WHAT THE TASK ASKS: Count the lines below that hold the string "Washington". Give only that number.

GIVEN INFORMATION:
====

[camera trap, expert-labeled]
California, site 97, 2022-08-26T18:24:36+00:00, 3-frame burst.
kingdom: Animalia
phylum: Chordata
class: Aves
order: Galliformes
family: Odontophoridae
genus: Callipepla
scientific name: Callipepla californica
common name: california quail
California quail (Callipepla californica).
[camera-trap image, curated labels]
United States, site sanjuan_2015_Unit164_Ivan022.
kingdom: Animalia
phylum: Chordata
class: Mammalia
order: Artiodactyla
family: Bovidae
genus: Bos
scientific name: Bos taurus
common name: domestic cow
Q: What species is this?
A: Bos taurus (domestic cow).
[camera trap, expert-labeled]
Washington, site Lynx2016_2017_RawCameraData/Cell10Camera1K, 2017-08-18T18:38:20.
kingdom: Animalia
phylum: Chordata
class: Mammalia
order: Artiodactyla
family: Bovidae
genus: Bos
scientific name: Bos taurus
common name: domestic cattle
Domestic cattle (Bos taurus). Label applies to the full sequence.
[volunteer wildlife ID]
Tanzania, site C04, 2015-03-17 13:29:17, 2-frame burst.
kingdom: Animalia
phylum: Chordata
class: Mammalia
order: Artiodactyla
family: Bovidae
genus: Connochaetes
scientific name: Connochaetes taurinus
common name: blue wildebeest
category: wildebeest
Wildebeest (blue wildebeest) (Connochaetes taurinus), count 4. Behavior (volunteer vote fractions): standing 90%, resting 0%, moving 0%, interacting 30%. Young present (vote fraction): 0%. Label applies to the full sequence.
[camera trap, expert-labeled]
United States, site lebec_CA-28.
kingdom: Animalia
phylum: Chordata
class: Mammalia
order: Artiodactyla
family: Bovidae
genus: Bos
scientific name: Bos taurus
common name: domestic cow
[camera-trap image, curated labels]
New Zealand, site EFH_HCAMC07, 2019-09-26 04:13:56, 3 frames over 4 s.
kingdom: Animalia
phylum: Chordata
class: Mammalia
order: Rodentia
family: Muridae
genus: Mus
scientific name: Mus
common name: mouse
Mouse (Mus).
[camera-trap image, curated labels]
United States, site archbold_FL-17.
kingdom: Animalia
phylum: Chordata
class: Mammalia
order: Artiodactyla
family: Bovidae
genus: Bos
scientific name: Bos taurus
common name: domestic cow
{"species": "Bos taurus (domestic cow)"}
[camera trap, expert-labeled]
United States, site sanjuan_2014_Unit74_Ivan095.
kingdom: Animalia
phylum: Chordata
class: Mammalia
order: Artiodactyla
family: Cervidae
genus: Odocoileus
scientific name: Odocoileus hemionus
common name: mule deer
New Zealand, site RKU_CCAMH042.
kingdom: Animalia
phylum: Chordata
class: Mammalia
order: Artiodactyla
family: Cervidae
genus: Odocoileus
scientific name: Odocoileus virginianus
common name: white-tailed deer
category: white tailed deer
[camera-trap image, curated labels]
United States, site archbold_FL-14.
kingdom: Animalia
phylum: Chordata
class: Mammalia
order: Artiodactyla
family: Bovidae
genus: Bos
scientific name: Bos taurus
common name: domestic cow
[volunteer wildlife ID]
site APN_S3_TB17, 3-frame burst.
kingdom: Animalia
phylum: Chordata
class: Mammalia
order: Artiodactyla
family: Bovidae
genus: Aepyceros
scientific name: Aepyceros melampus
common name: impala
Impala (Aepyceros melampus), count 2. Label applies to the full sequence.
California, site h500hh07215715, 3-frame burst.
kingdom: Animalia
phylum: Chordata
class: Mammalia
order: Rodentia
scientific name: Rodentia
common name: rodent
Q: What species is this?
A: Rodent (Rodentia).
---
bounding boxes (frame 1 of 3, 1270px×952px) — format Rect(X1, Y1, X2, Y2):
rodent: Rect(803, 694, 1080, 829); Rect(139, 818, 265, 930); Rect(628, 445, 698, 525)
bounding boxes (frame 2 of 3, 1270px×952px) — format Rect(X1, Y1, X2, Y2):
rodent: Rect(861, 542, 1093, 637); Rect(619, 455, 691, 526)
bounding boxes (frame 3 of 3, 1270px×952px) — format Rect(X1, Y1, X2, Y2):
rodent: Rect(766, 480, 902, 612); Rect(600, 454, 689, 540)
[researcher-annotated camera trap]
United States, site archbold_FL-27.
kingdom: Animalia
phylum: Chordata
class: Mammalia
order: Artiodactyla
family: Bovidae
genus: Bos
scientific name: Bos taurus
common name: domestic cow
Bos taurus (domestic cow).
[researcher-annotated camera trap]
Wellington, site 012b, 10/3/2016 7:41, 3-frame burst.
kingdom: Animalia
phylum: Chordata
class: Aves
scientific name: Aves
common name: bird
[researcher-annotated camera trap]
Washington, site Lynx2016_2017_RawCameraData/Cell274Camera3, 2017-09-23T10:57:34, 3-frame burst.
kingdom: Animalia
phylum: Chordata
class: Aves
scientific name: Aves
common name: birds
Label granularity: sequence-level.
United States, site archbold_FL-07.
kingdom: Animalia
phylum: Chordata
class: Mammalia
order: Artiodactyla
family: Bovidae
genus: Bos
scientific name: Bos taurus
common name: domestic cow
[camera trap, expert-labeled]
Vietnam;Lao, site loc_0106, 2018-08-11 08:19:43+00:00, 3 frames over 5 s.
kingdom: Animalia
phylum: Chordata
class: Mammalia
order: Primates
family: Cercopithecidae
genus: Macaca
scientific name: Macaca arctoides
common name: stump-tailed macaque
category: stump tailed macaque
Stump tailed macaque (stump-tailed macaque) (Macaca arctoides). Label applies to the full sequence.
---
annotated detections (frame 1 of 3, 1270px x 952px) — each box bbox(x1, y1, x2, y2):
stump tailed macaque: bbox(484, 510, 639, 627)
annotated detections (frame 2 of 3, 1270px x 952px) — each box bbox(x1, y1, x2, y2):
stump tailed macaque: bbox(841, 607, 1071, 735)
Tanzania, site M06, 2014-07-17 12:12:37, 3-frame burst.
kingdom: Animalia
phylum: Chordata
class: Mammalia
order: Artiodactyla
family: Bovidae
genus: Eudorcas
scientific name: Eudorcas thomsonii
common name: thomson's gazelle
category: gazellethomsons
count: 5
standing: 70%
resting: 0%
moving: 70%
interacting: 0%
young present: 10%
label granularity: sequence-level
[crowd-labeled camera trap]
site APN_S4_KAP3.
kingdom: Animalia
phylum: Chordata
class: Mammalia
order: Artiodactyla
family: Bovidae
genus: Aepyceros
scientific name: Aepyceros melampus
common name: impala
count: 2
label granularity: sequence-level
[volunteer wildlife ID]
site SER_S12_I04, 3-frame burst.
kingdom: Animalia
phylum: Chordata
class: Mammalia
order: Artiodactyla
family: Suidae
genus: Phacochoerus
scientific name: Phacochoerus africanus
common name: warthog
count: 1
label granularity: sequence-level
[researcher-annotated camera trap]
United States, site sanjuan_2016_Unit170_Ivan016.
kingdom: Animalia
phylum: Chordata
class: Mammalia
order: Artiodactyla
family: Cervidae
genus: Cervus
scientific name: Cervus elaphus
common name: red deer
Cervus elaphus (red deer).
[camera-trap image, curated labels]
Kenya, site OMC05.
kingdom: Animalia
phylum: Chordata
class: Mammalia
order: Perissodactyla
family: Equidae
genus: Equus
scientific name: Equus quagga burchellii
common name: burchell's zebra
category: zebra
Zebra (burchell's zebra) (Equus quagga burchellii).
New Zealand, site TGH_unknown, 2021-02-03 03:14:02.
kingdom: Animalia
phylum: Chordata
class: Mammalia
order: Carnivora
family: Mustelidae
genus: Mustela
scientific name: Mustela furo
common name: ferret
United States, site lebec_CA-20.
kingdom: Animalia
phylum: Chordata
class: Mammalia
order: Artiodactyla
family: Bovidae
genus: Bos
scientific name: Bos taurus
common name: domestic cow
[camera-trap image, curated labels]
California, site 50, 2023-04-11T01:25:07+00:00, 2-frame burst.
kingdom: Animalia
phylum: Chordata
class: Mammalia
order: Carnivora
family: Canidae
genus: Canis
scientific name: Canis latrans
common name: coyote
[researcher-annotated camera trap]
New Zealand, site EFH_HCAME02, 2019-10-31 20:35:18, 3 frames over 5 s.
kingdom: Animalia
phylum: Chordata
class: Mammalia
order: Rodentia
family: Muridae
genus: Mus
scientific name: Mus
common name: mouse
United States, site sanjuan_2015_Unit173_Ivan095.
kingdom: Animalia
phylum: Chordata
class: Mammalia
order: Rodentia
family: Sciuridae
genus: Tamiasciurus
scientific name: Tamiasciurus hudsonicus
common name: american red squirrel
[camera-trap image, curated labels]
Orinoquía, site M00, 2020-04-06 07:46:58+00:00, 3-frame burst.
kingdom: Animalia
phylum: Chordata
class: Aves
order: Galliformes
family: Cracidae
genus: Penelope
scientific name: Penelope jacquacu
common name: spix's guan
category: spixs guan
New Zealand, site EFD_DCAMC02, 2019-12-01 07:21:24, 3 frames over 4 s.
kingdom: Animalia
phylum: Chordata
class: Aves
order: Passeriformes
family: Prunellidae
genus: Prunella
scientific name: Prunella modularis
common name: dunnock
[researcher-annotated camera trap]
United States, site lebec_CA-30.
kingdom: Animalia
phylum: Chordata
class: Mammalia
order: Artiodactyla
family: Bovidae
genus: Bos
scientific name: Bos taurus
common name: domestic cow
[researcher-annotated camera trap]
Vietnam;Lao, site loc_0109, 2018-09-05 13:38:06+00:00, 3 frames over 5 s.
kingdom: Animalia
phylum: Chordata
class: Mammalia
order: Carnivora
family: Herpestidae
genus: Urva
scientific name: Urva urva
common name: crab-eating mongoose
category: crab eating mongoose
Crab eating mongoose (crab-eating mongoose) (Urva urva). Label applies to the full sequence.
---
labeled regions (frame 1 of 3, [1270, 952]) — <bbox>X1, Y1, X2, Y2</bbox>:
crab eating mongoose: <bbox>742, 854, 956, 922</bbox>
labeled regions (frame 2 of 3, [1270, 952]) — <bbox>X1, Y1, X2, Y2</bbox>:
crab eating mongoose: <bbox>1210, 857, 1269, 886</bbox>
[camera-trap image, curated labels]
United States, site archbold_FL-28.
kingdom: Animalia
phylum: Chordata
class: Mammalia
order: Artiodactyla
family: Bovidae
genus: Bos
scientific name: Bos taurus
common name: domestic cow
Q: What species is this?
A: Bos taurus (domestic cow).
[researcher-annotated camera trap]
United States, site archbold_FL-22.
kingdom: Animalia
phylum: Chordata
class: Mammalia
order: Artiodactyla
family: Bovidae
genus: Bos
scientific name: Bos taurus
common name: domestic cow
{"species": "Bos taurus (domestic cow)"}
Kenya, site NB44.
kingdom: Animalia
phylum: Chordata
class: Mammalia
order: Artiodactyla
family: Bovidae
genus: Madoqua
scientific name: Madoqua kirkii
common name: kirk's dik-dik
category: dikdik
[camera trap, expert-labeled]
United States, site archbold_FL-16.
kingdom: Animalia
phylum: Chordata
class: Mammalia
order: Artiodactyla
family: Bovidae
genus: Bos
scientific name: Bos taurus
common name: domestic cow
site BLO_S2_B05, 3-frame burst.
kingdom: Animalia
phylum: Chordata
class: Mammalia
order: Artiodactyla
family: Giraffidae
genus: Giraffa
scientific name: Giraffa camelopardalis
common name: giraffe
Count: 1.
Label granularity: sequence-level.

====

ANSWER TO THIS TASK: 2